* [What you are asked to do]: Write the records out again, keeping each line exactly as it is.

* [Given records]:
╭──

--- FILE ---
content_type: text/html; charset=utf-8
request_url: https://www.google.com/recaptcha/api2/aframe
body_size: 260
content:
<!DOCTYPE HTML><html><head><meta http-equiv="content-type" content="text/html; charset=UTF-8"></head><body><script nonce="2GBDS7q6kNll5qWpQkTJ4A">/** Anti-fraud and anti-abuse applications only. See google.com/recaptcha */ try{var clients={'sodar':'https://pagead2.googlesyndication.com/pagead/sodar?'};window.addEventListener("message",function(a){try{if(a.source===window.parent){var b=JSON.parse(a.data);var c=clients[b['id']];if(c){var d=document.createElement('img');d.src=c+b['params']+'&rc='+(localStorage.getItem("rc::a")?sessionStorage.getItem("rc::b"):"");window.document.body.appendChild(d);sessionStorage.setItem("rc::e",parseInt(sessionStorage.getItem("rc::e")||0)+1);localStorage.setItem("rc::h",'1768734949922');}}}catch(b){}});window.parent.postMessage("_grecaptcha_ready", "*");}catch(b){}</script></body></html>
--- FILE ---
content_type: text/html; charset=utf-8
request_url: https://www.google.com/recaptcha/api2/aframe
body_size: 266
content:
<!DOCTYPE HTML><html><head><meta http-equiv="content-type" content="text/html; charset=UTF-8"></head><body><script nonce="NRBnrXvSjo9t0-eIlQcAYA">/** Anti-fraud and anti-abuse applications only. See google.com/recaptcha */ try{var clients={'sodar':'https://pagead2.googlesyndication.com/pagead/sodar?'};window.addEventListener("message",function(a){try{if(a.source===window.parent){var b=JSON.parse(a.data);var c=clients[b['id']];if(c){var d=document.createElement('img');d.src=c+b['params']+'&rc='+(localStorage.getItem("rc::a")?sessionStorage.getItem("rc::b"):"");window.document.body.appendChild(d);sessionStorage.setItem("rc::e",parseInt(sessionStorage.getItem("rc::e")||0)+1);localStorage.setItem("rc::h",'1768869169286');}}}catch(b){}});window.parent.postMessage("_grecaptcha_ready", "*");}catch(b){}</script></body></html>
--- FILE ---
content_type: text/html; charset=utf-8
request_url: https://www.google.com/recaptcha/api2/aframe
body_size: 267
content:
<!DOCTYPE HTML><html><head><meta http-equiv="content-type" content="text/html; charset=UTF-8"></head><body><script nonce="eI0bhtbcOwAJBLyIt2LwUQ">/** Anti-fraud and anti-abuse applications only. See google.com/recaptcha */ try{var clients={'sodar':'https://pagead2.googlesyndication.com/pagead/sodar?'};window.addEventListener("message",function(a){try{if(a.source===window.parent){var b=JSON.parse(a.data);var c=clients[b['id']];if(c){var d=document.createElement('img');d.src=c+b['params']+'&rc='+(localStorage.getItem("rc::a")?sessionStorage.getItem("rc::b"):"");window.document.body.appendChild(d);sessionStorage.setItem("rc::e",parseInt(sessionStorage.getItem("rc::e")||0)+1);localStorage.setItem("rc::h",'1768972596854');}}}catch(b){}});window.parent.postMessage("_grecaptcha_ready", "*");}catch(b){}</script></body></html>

╰──

* [Result of the exercise]:
--- FILE ---
content_type: text/html; charset=utf-8
request_url: https://www.google.com/recaptcha/api2/aframe
body_size: 260
content:
<!DOCTYPE HTML><html><head><meta http-equiv="content-type" content="text/html; charset=UTF-8"></head><body><script nonce="2GBDS7q6kNll5qWpQkTJ4A">/** Anti-fraud and anti-abuse applications only. See google.com/recaptcha */ try{var clients={'sodar':'https://pagead2.googlesyndication.com/pagead/sodar?'};window.addEventListener("message",function(a){try{if(a.source===window.parent){var b=JSON.parse(a.data);var c=clients[b['id']];if(c){var d=document.createElement('img');d.src=c+b['params']+'&rc='+(localStorage.getItem("rc::a")?sessionStorage.getItem("rc::b"):"");window.document.body.appendChild(d);sessionStorage.setItem("rc::e",parseInt(sessionStorage.getItem("rc::e")||0)+1);localStorage.setItem("rc::h",'1768734949922');}}}catch(b){}});window.parent.postMessage("_grecaptcha_ready", "*");}catch(b){}</script></body></html>
--- FILE ---
content_type: text/html; charset=utf-8
request_url: https://www.google.com/recaptcha/api2/aframe
body_size: 266
content:
<!DOCTYPE HTML><html><head><meta http-equiv="content-type" content="text/html; charset=UTF-8"></head><body><script nonce="NRBnrXvSjo9t0-eIlQcAYA">/** Anti-fraud and anti-abuse applications only. See google.com/recaptcha */ try{var clients={'sodar':'https://pagead2.googlesyndication.com/pagead/sodar?'};window.addEventListener("message",function(a){try{if(a.source===window.parent){var b=JSON.parse(a.data);var c=clients[b['id']];if(c){var d=document.createElement('img');d.src=c+b['params']+'&rc='+(localStorage.getItem("rc::a")?sessionStorage.getItem("rc::b"):"");window.document.body.appendChild(d);sessionStorage.setItem("rc::e",parseInt(sessionStorage.getItem("rc::e")||0)+1);localStorage.setItem("rc::h",'1768869169286');}}}catch(b){}});window.parent.postMessage("_grecaptcha_ready", "*");}catch(b){}</script></body></html>
--- FILE ---
content_type: text/html; charset=utf-8
request_url: https://www.google.com/recaptcha/api2/aframe
body_size: 267
content:
<!DOCTYPE HTML><html><head><meta http-equiv="content-type" content="text/html; charset=UTF-8"></head><body><script nonce="eI0bhtbcOwAJBLyIt2LwUQ">/** Anti-fraud and anti-abuse applications only. See google.com/recaptcha */ try{var clients={'sodar':'https://pagead2.googlesyndication.com/pagead/sodar?'};window.addEventListener("message",function(a){try{if(a.source===window.parent){var b=JSON.parse(a.data);var c=clients[b['id']];if(c){var d=document.createElement('img');d.src=c+b['params']+'&rc='+(localStorage.getItem("rc::a")?sessionStorage.getItem("rc::b"):"");window.document.body.appendChild(d);sessionStorage.setItem("rc::e",parseInt(sessionStorage.getItem("rc::e")||0)+1);localStorage.setItem("rc::h",'1768972596854');}}}catch(b){}});window.parent.postMessage("_grecaptcha_ready", "*");}catch(b){}</script></body></html>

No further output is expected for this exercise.